• CONSIGNE A:
Reprenez l'extrait sur la clause de non-concurrence de « Même si une » à « la contrepartie financière. », en substituant « l'indemnité compensatrice » à « la contrepartie financière ».
• CONSIGNE B:
D'après l'extrait sur la clause de non-concurrence, à combien de départements la société limite-t-elle la clause le 4 mai 2010 ?

• EXTRAIT:
:::::

Ce périmètre correspond à l'activité géographique de la société et ne peut être critiqué dès lors :
- qu'il ne concerne pas la France entière
- que son secteur comprenait à l'origine 10 de ces départements
- qu'il était convenu que ce secteur n'était pas définitif et que la société se réservait le droit de le modifier.
Celle réduite
A réception de la démission, la société, le 4 mai 2010, l'informe qu'elle limite la clause à 5 départements (18, 36, 37, 41 45), qui étaient ceux dans lesquels il prospectait réellement en dernier lieu.
Le salarié soutient qu'elle ne pouvait le faire unilatéralement.
Même si une clause de non-concurrence est surtout conclue en faveur de l'employeur, elle comporte aussi un avantage au bénéfice du salarié : la contrepartie financière.

:::::

• DONNÉES AFFICHÉES:

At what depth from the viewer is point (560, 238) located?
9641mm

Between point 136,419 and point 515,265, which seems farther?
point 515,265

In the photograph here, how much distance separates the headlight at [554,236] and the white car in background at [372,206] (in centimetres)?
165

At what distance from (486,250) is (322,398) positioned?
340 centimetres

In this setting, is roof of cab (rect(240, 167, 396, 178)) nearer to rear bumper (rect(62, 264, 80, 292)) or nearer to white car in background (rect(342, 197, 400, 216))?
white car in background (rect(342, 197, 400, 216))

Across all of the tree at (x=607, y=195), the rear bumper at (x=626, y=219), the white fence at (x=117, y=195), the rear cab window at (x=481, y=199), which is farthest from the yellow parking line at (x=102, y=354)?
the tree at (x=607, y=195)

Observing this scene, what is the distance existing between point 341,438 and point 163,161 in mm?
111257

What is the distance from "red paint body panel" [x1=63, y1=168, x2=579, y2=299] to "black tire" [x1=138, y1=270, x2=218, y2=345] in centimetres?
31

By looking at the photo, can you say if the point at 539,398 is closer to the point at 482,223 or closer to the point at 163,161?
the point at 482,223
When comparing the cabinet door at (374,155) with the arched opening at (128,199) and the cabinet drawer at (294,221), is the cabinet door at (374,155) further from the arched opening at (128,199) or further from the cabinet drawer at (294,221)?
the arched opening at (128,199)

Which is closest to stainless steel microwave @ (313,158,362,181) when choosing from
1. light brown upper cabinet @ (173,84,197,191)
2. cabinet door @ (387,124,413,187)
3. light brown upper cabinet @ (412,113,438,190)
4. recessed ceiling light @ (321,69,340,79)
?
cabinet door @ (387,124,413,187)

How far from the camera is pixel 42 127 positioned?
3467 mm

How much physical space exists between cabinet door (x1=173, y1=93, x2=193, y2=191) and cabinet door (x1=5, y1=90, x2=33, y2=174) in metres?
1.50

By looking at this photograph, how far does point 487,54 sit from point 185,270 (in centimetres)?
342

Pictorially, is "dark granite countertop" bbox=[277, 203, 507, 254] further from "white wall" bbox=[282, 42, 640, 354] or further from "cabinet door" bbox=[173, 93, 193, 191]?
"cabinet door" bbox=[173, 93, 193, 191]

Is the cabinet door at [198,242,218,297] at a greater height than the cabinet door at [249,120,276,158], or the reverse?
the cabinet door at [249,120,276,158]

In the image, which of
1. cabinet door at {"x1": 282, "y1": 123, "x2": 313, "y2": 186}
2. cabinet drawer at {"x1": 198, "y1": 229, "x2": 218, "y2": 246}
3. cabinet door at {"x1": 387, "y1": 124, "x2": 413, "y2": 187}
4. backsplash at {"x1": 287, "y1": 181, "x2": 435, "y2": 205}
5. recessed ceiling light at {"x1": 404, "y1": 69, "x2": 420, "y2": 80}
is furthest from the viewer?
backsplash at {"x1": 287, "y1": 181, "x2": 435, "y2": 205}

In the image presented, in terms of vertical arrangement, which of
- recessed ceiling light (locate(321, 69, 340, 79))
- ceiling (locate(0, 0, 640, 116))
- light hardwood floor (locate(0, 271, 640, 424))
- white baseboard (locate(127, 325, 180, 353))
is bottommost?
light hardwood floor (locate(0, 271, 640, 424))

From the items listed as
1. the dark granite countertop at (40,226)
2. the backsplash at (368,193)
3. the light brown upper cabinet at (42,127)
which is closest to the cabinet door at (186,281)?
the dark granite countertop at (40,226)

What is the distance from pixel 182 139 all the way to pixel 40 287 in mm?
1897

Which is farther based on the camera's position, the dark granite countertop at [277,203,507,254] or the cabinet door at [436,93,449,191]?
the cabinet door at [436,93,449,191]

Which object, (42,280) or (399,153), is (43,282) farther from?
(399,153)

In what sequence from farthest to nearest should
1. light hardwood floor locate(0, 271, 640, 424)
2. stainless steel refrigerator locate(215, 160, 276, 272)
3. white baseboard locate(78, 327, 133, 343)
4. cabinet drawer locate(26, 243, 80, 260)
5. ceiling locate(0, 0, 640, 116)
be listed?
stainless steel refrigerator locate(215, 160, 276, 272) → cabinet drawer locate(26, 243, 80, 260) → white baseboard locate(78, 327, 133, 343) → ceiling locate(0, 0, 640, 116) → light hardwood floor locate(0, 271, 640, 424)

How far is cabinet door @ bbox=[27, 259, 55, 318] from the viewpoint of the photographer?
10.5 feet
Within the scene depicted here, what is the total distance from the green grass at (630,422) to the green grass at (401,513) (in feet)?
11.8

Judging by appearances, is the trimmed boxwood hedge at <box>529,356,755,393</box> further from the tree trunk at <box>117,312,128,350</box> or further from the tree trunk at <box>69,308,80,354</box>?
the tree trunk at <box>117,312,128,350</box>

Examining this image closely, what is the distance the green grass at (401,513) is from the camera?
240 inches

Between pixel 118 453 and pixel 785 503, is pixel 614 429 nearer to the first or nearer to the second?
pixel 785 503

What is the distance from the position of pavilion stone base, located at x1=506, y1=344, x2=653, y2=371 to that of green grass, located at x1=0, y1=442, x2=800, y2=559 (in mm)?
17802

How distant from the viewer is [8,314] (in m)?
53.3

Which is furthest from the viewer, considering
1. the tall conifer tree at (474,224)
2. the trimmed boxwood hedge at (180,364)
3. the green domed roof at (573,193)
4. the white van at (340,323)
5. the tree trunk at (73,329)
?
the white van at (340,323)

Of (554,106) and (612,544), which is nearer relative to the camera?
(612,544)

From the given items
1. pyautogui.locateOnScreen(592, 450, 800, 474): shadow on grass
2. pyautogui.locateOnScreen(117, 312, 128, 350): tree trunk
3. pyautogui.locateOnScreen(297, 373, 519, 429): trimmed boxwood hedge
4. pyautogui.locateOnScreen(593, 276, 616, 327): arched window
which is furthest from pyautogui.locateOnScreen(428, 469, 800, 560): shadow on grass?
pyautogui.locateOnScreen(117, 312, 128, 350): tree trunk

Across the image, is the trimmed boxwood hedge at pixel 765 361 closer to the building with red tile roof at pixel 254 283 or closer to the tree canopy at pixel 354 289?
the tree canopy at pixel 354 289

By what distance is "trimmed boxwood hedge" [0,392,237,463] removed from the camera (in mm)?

:::::

• RÉPONSE RÉDIGÉE A:
Même si une clause de non-concurrence est surtout conclue en faveur de l'employeur, elle comporte aussi un avantage au bénéfice du salarié : l'indemnité compensatrice.

• RÉPONSE RÉDIGÉE B:
À cinq départements, ceux dans lesquels le salarié prospectait réellement en dernier lieu.